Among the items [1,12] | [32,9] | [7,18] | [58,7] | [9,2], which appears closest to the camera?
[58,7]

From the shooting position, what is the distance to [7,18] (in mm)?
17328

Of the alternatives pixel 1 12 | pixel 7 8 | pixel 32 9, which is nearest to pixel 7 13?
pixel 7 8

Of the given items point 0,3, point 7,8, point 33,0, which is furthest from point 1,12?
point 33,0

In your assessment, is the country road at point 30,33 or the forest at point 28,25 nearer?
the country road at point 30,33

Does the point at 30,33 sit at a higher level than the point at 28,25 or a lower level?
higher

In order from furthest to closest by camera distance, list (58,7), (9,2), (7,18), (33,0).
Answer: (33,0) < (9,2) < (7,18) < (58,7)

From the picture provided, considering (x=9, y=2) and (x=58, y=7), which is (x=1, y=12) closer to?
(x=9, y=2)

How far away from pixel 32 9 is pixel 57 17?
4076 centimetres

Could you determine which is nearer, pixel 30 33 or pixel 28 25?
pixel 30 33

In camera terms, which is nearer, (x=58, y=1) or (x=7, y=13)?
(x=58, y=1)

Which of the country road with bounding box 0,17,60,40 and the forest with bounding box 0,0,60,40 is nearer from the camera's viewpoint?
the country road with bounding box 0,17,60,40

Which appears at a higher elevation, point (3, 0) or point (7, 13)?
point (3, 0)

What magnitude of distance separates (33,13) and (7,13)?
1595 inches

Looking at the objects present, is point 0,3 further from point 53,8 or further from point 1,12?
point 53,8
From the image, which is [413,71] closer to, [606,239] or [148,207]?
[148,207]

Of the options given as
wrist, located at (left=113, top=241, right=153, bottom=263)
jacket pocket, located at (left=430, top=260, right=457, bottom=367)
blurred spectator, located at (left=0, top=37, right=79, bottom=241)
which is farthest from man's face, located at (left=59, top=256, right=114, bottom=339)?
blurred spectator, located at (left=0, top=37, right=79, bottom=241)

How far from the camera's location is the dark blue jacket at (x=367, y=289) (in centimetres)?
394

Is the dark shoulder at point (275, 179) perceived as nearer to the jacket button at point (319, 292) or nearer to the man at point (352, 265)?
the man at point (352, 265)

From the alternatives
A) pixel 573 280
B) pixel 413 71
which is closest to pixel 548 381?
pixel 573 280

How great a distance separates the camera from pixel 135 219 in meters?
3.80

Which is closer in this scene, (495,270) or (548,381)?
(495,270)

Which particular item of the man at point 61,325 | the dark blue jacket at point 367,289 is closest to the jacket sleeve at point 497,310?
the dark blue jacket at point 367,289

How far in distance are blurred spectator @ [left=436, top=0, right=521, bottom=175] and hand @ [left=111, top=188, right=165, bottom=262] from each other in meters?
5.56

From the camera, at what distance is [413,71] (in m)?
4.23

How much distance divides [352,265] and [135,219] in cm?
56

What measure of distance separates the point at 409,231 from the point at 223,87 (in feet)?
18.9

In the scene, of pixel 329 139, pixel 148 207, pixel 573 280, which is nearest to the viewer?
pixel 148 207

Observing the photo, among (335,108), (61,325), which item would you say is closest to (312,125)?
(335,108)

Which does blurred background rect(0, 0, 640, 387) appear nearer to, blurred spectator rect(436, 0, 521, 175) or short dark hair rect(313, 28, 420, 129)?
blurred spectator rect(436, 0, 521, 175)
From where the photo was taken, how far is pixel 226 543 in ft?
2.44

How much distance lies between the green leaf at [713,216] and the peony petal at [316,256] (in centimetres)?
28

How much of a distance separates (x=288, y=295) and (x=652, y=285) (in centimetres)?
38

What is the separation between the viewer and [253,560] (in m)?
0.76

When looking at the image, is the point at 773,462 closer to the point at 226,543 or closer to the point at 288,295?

**Task to carry out**.
Reproduce only the lines running from the one that contains "What measure of" to the last line of the records.

**Exercise output**.
What measure of distance separates the point at 409,231 from the point at 223,87 (in feet)?
18.9

In the scene, of pixel 329 139, pixel 148 207, pixel 573 280, which is nearest to the viewer?
pixel 148 207

Observing the photo, among (335,108), (61,325), which item would you say is closest to (312,125)?
(335,108)

Which does blurred background rect(0, 0, 640, 387) appear nearer to, blurred spectator rect(436, 0, 521, 175) or short dark hair rect(313, 28, 420, 129)?
blurred spectator rect(436, 0, 521, 175)
From where the photo was taken, how far is pixel 226 543 in ft?
2.44

How much distance lies between the green leaf at [713,216] and the peony petal at [316,256] (in centimetres)?
28

How much of a distance separates (x=288, y=295) and (x=652, y=285) (in centimetres)?
38

What is the separation between the viewer and [253,560] (in m)?
0.76

When looking at the image, is the point at 773,462 closer to the point at 226,543 or closer to the point at 288,295?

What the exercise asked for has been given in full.